Генрих был не в состоянии рассуждать — это обрушилось на него слишком внезапно, но все его существо кричало: «Нет, нет!» Что-то перевернулось у него в душе, и он вдруг вспомнил свои собственные слова: «И розу им дадим».
— С моим мечом ты пройдешь повсюду, только пожелай, — продолжал Барбаросса. — И только пожелай, пройдешь как король польский. Принеси мне присягу — и в добрый час! Хочешь, я поеду с тобой в Краков или — еще лучше, потому что ближе — в Гнезно, как тот безумец Оттон. Я дам тебе в лен Польшу.
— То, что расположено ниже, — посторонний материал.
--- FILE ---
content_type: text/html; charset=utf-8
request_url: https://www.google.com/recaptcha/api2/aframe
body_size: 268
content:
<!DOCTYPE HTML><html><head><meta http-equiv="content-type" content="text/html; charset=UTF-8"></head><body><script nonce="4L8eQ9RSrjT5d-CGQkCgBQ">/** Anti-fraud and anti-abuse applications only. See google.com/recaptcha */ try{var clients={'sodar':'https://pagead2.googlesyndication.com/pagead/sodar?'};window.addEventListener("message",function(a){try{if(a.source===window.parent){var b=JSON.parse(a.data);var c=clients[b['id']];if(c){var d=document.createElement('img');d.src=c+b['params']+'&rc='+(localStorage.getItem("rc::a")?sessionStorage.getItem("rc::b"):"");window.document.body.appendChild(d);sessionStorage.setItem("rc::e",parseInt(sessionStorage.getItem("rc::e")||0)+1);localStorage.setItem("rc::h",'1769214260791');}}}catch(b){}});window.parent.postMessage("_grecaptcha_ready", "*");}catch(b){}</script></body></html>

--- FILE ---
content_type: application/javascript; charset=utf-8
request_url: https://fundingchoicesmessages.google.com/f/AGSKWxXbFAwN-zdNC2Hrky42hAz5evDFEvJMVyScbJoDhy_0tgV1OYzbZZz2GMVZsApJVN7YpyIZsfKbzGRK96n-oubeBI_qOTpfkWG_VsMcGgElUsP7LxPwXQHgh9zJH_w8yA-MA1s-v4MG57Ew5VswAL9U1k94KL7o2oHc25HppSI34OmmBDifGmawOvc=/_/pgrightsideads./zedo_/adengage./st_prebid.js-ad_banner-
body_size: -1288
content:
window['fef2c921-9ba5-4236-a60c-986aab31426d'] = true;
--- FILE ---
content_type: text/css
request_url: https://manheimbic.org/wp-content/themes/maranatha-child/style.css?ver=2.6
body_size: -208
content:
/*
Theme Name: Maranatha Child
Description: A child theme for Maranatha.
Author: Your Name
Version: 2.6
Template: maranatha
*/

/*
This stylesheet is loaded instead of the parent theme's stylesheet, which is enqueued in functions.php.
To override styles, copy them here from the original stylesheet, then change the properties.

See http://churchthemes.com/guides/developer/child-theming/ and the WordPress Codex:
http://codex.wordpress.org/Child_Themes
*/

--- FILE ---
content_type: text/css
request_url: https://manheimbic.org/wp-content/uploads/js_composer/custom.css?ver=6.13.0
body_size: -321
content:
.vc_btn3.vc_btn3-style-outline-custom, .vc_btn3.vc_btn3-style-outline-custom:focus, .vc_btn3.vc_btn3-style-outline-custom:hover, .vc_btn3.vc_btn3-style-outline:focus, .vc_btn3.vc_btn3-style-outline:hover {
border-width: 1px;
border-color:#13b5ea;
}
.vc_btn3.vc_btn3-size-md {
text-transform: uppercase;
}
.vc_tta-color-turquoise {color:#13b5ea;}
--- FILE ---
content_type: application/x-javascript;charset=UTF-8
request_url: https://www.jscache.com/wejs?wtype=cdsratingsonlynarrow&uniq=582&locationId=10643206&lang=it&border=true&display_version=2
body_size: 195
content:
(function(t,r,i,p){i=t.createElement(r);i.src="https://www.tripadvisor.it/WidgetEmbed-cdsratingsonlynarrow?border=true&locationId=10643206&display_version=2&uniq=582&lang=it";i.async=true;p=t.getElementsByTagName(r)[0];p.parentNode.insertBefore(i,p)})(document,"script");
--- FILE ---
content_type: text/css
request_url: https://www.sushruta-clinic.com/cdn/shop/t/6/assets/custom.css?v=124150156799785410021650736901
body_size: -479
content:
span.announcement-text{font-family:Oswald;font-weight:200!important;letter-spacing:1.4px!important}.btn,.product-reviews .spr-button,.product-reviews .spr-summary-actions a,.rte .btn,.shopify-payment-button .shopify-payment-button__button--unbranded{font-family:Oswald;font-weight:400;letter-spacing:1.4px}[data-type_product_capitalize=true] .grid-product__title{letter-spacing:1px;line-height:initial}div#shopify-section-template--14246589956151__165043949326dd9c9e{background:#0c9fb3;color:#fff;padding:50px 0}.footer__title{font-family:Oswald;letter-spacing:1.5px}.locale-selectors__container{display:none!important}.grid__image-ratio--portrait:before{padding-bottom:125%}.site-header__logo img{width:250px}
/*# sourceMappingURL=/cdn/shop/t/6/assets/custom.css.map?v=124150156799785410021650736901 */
А может, и Русь, а? Конечно, с правом завоевать ее — как твой отец получил Руяну. Потом мы тебя коронуем… А им пожалуем какие-нибудь замки. Болеславу, может, отдадим Сандомир? Ха, ха, ха!.. — громко расхохотался он. — Мешко я пристрою в Лотарингии, у зятя{114}
, ха, ха, ха! По крайней мере, будет подальше от тебя. Казимира посадишь княжить на русских землях. Подумай хорошенько, — перешел он вдруг на серьезный тон. Ты сможешь все это взять, вывести из тьмы, из хаоса, придать порядок, иерархию, новую форму…— И розу им дадим… — прошептал Генрих.
— Вот и сбудется то, о чем мы когда-то говорили.
— Я тогда мыслил иначе, — сказал Генрих.
— Помнишь наши беседы?
— И будет един пастырь и едино стадо. Нет, я не буду твоей овцой, кесарь! — сказал Генрих, не узнавая собственного голоса; в горле у него пересохло, грудь сжало будто тисками.
Барбаросса пристально посмотрел на князя и, видимо, понял, что ошибся в расчетах. Но все же он сделал еще одну попытку:
— Корону хочешь?
— Не из твоей руки.
— Почему?
— Не знаю. Так мне велит бог.
— Но разве не стремится все к единству? — очень серьезно сказал Фридрих. — Разве пути господни не направляют все в наши — пусть слабые, пусть недостойные, — но в наши руки?
— Не знаю, — повторил Генрих.
— Почему же ты не хочешь идти по путям господним?
— Пути его неисповедимы. — И Генрих перебросил через плечо край плаща. — Что я должен сообщить своим братьям?
— О, твоим братьям скажет все Владислав: Польшу в лен, покаяние, дань, заложники…
— Разве это поможет?
— Не поможет? А что, по-твоему, я должен делать?
— Это правда. Что ты можешь еще сделать, кесарь!
Генрих поклонился.
Фридрих подошел к нему, взял за руку и опять заговорил тепло, дружелюбно:
— Подумай, Генрих, подумай, князь! Почему ты не хочешь?
— О, я хочу, но… не могу, — тихо молвил Генрих.
Кесарь ударил копьем по щиту. Тотчас полы шатра взвились вверх, и Генрих увидел, как лицо кесаря вдруг застыло, помрачнело, словно на него набежало облако, гонимое быстрым ветром.
— У меня к тебе есть просьба, кесарь, — сказал Генрих.
— Говори.
— Возьми в заложники моего младшего брата. Вон он стоит.
— Ты его опасаешься?
— О, не потому, — улыбнулся Генрих. — У меня нет детей. Он — мой наследник, и я хотел бы, чтобы он немного пожил среди вас.
— Зачем?
— Чтобы научился говорить с кесарем.
Барбаросса милостиво улыбнулся, протянул руку для поцелуя и отпустил князей.